Deliberation 3: Your Right to Health
Should healthcare be a right?
Explicitly:
Should the Constitution guarantee universal access to healthcare as a fundamental right for everyone in the United States?
Should mental health care be recognized as essential care, and protected as a constitutional right?
Should the Constitution protect full reproductive freedom and bodily autonomy?
What healthcare services - such as maternal care, disability care, and gender-affirming care - should be explicitly protected to ensure dignity, safety, and equality?
Who should have the authority to make medical decisions?
Should any government entity be allowed to deny or restrict healthcare based on gender, disability, income, immigration status, or identity?
How should a constitutional right to healthcare be enforced, and what obligations would it place on federal and state governments?
Information for joining the deliberation: Coming Soon!
Background
The Constitution never says healthcare is a right. There’s no clear guarantee of medical care, mental health support, bodily autonomy, or the freedom to make personal health decisions.
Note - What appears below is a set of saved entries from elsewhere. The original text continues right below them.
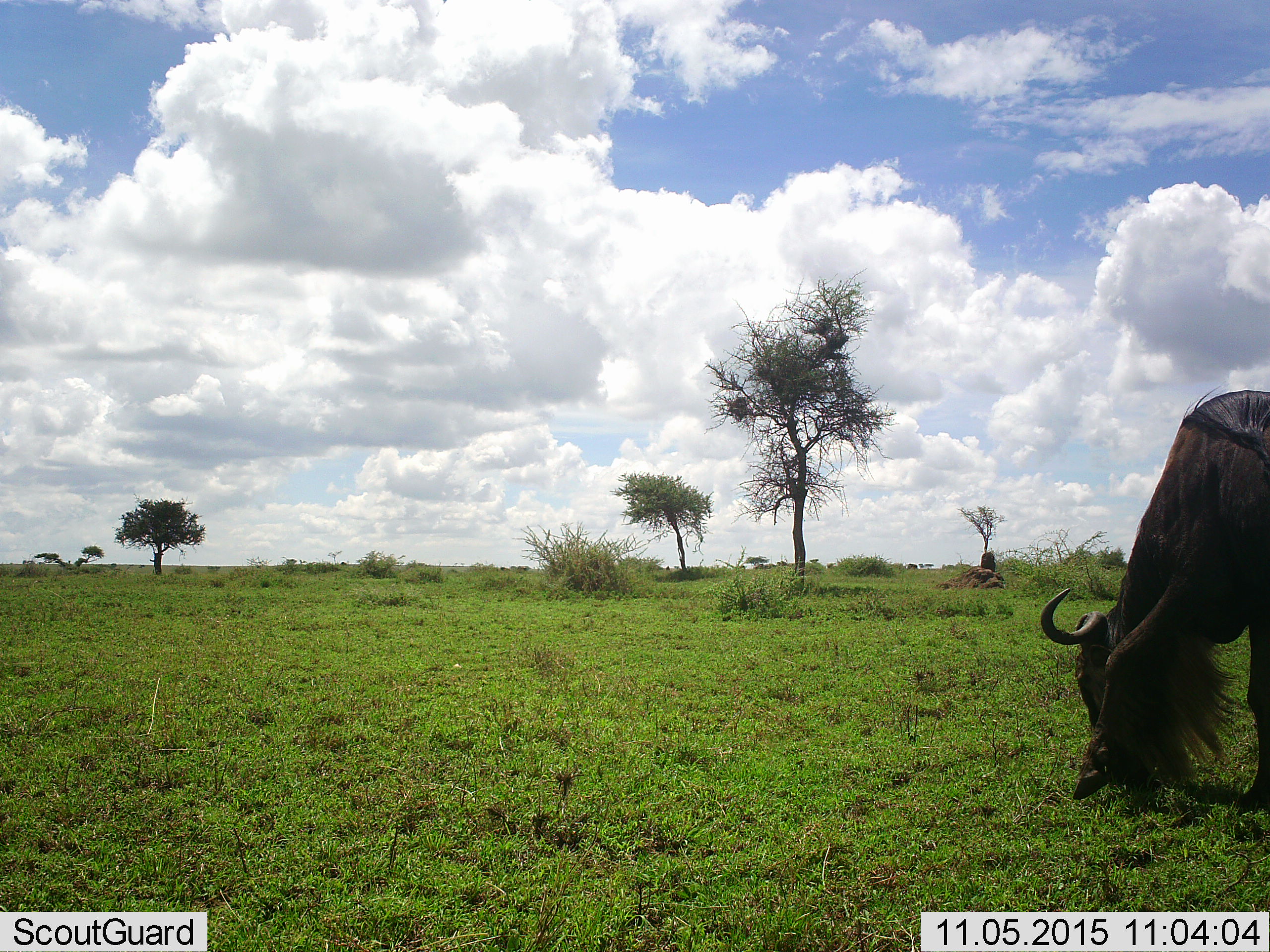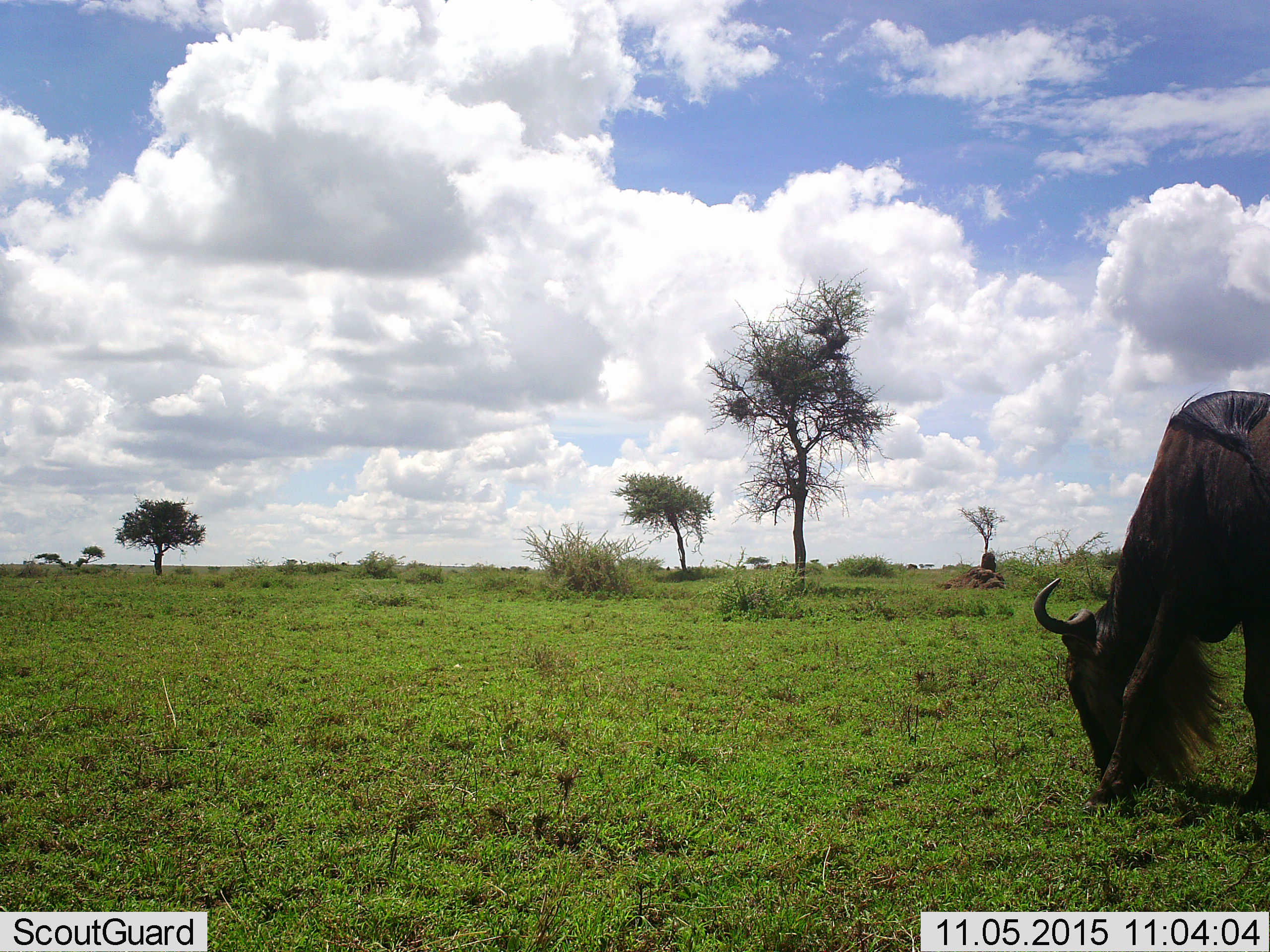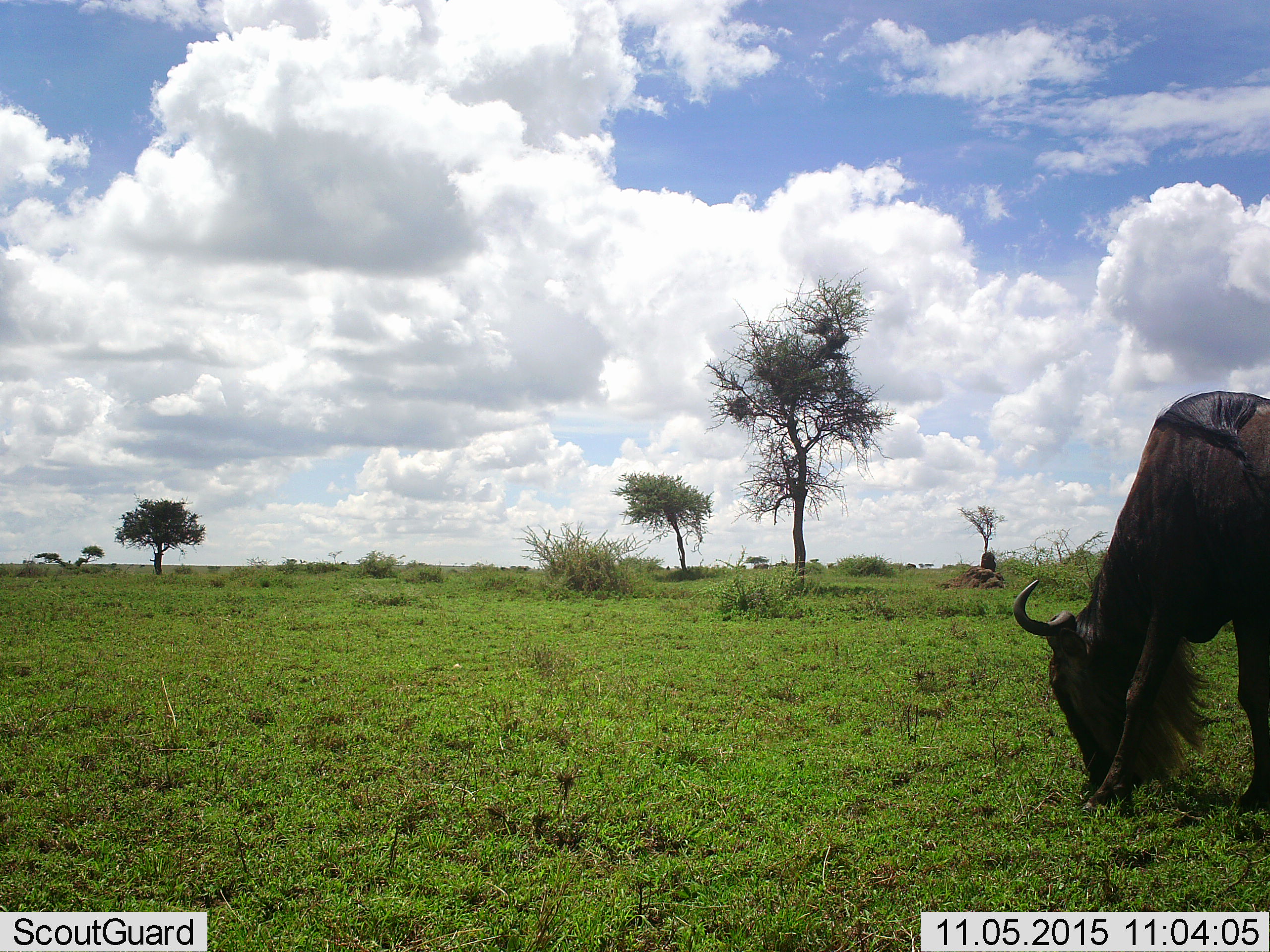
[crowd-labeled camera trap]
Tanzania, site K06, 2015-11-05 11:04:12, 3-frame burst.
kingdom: Animalia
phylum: Chordata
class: Mammalia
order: Artiodactyla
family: Bovidae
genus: Connochaetes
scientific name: Connochaetes taurinus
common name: blue wildebeest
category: wildebeest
Wildebeest (blue wildebeest) (Connochaetes taurinus), count 1. Behavior (volunteer vote fractions): standing 44%, resting 0%, moving 0%, interacting 0%. Young present (vote fraction): 0%. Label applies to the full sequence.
Instead, these issues have been loosely tied to ideas like liberty, privacy, and equality, leaving most healthcare up to politicians, courts, and state borders. That means care depends on where you live, how much you make, and what the politics look like that year. Mental health, disability care, maternal care, and gender-affirming care were never named as rights at all—making them especially easy to cut, restrict, or politicize.
The consequences are real. In the U.S., access to healthcare is still tied to jobs and insurance, mental health care is underfunded and stigmatized, reproductive freedom swings with court rulings, and maternal death rates - especially for Black and Indigenous women - remain shockingly high. Disabled people and trans people are constantly forced to fight just to be seen, respected, and treated. Again and again, movements from civil rights to HIV/AIDS activism to reproductive justice have asked the same question: should health be a privilege, or a right? And should medical decisions belong to patients and doctors, not politicians?